Jean-Claude Juncker: Ich halte nicht viel vom Konzept einer globalen Nato. Die Nato ist ein Sicherheitspartner von vielen anderen Kräften in der Welt. Sie kann nicht Weltgendarm werden. Ich denke, dies würde nicht nur ihre operationeilen Fähigkeiten übersteigen. Die Allianz kann durchaus, im internationalen UN-Auftrag, Sicherheitsaufgaben in anderen Teilen der Welt wahrnehmen. Das tut sie vor der Küste von Somalia, das macht sie in anderen Teilen der Welt. Aber sie kann ihre politische Mission nicht aus Selbstantrieb und aus eigener Überzeugung heraus allein expandieren. Die Nato kann ihre Aktivitäten in andere Teile der Welt, die außerhalb ihres direkten Zuständigkeitsbereichs liegen, ausdehnen, aber immer nur im Rahmen eines internationalen Mandats.

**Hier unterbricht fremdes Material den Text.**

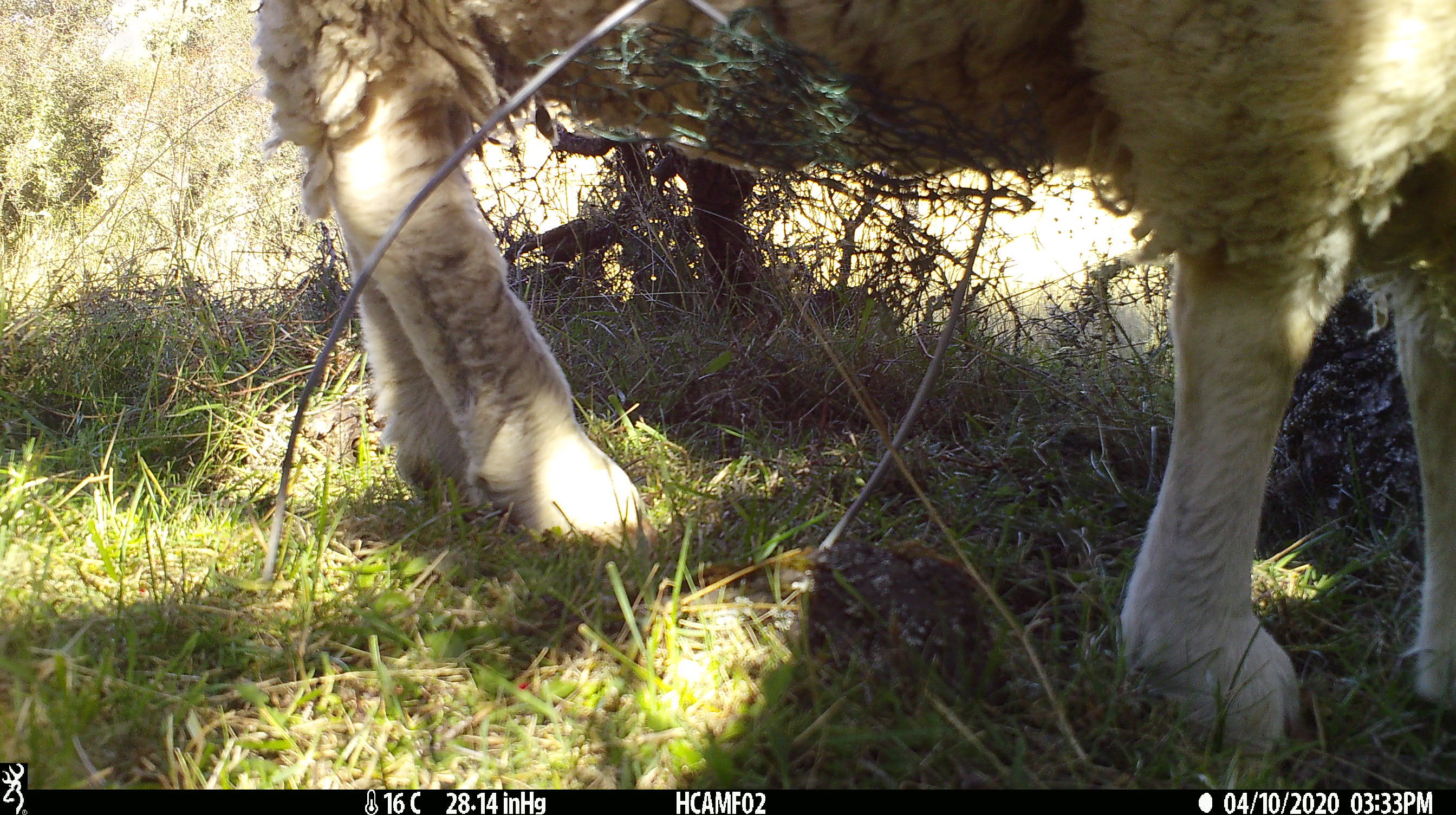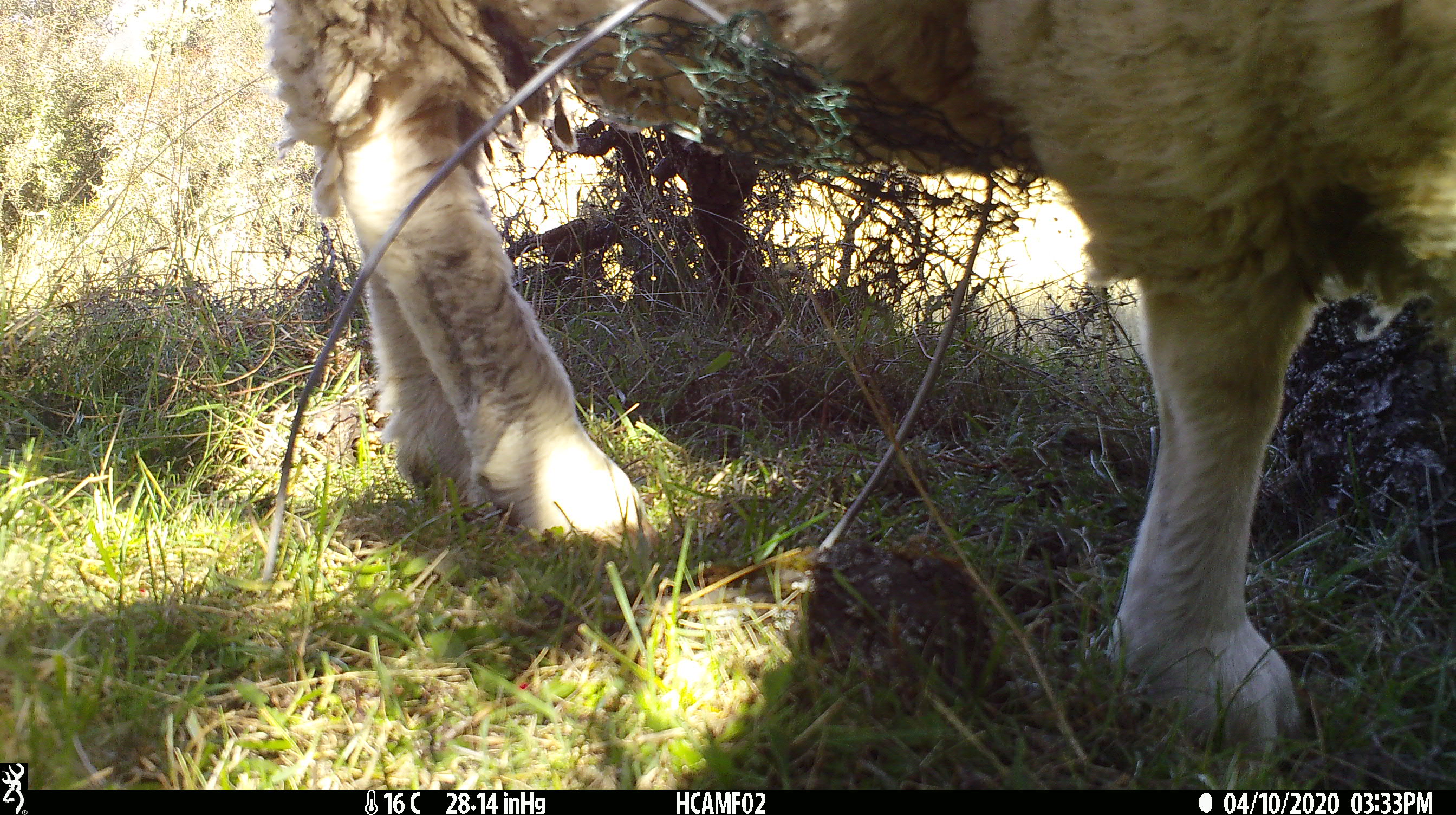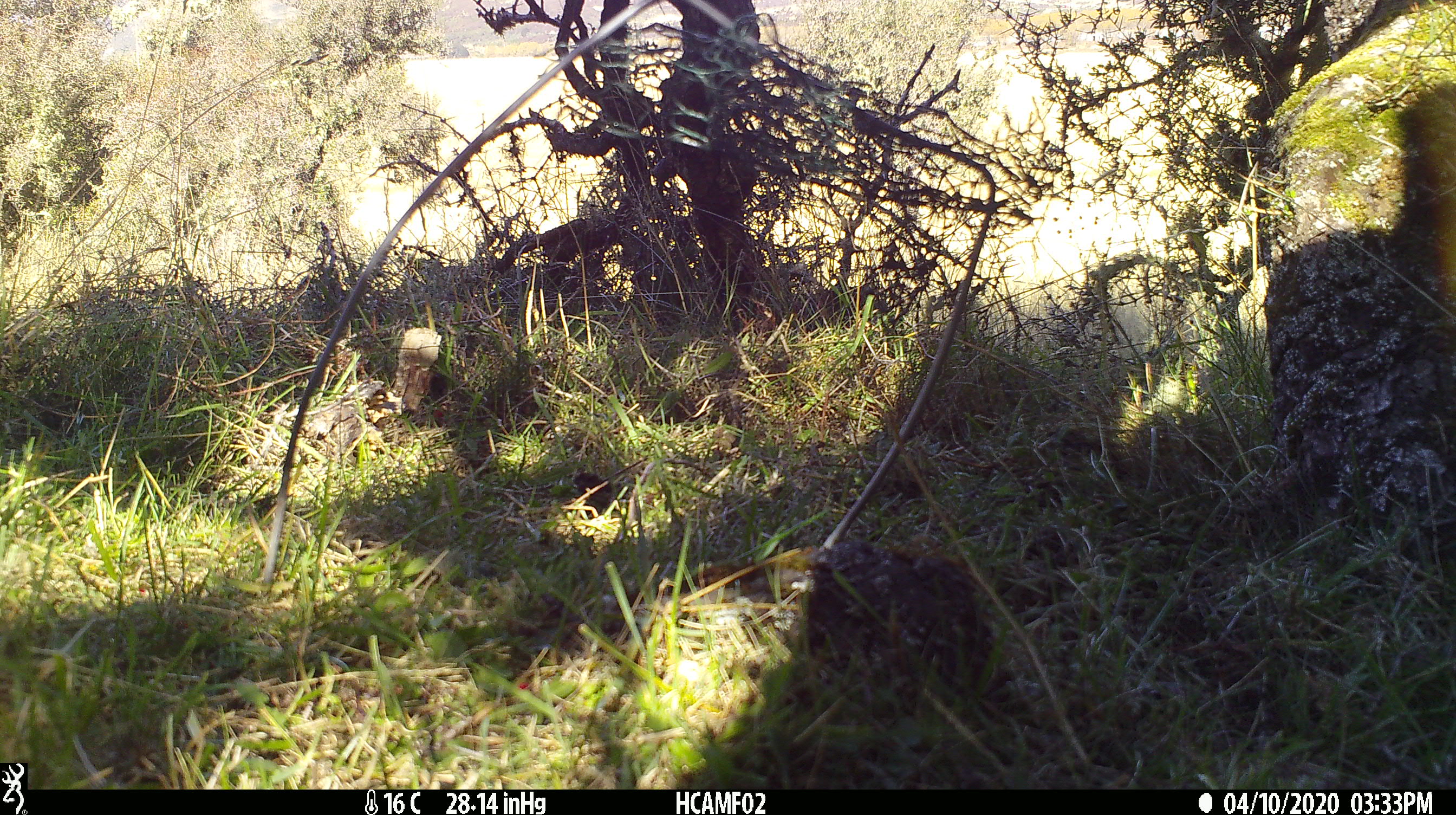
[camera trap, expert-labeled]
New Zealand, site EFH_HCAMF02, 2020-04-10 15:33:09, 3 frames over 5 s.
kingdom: Animalia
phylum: Chordata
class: Mammalia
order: Artiodactyla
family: Bovidae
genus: Ovis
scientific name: Ovis aries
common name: domestic sheep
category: sheep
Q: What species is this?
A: Sheep (domestic sheep) (Ovis aries).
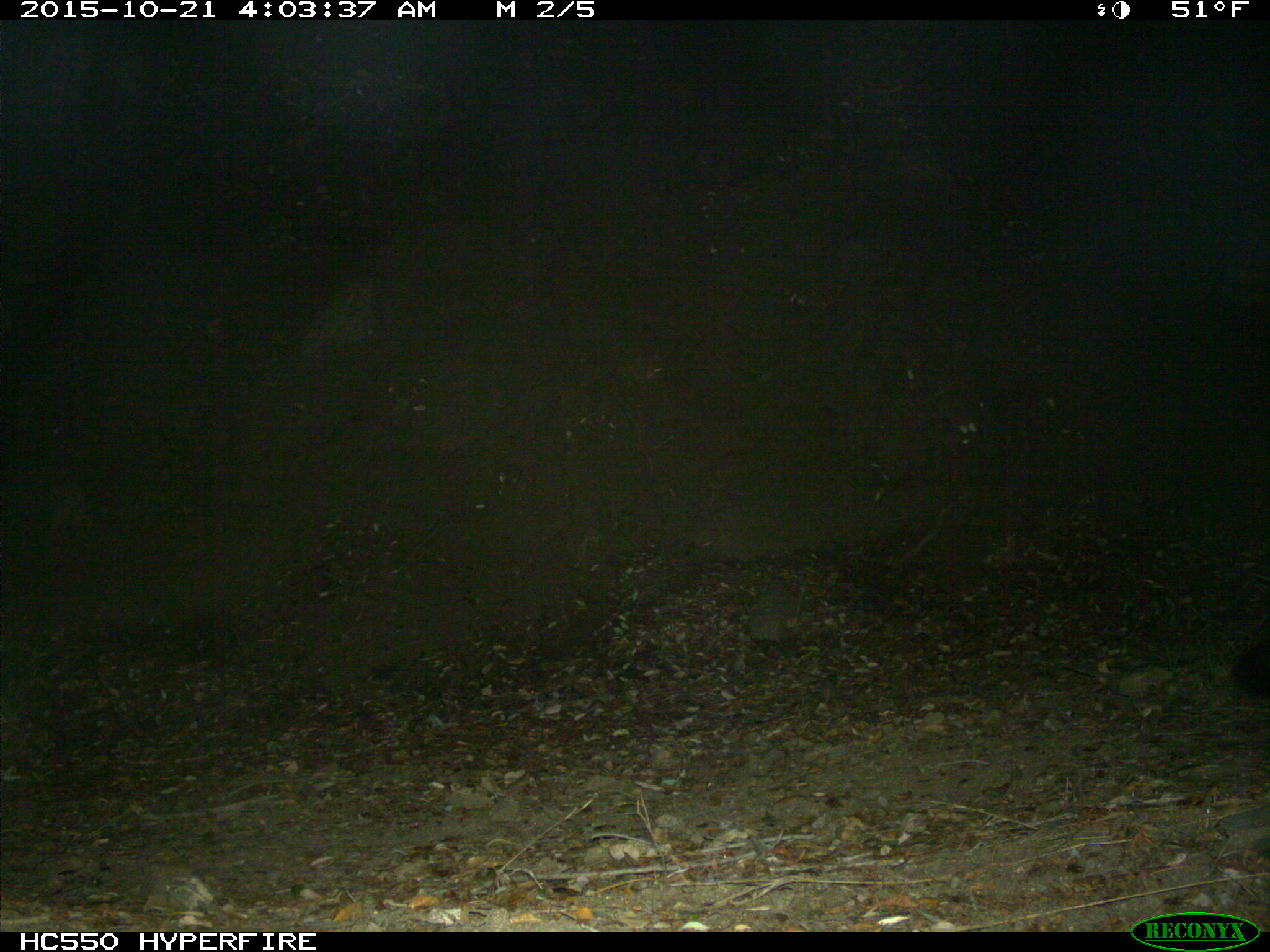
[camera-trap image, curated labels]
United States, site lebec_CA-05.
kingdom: Animalia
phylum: Chordata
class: Mammalia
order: Carnivora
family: Canidae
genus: Urocyon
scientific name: Urocyon cinereoargenteus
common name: gray fox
Urocyon cinereoargenteus (gray fox).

Luxemburger Wort: Die Stärke der Nato war einst, dass sie nicht nur Verteidigungs-, sondern auch Wertebündnis war. Kann dieser Kitt in einer multilateraleren Welt und in einer Gemeinschaft mit bereits 28 Mitgliedern noch halten?

Jean-Claude Juncker: Wir haben einen neuen gemeinsamen Feind. Das ist der Terrorismus, der international tätig ist. Das ist ein Feind, der Zersetzungsgefahren für die demokratische Grundordung in unseren Ländern birgt. Es ist ein asymmetrischer Krieg. Hier müssen natürlich die Geheimdienste zusammenarbeiten, was sie auch tun.

Luxemburger Wort: Erstmals wird ein Nato-Gipfel von zwei Staaten – Deutschland und Frankreich – ausgerichtet. Auch kehrt Frankreich wieder vollständig in die integrierte Kommando-Struktur der Nato zurück. Kann dies eine Stärkung des europäischen Elements in der Nato sein?

Jean-Claude Juncker: Es liegt eine große symbolische Kraft in der Tatsache, dass der Nato-Gipfel fast 65 Jahre nach dem Ende des Zweiten Weltkriegs gemeinsam von zwei Ländern organisiert wird, die am Ursprung des Zweiten und auch des Ersten Weltkriegs standen. Das ist an sich ein Hochfest des europäischen Kontinents, der dem Rest der Welt, aber auch den Bündnispartnern gegenüber deutlich macht, dass sich in Europa die Verhältnisse zwischen großen Nationen sehr stark verändert haben. Ich begrüße es ausdrücklich, dass Frankreich, abgesehen von seinen Nuklearwaffen, wieder in die integrierte Kommando-Struktur der Nato zurückkehrt. Diese Entwicklung zeigt imgrunde, dass die Europäer sich ihrer eigenen Verteidigungsidentität zunehmend bewusst werden. Und ich begrüße auch, dass die neue US-Regierung dem Weiterausbau einer reinen europäischen Sicherheits- und Verteidigungsdimension nicht mehr feindlich gegenübersteht, sondern sieht, dass eigenständige europäische Verteidigungsanstrengungen Sinn machen.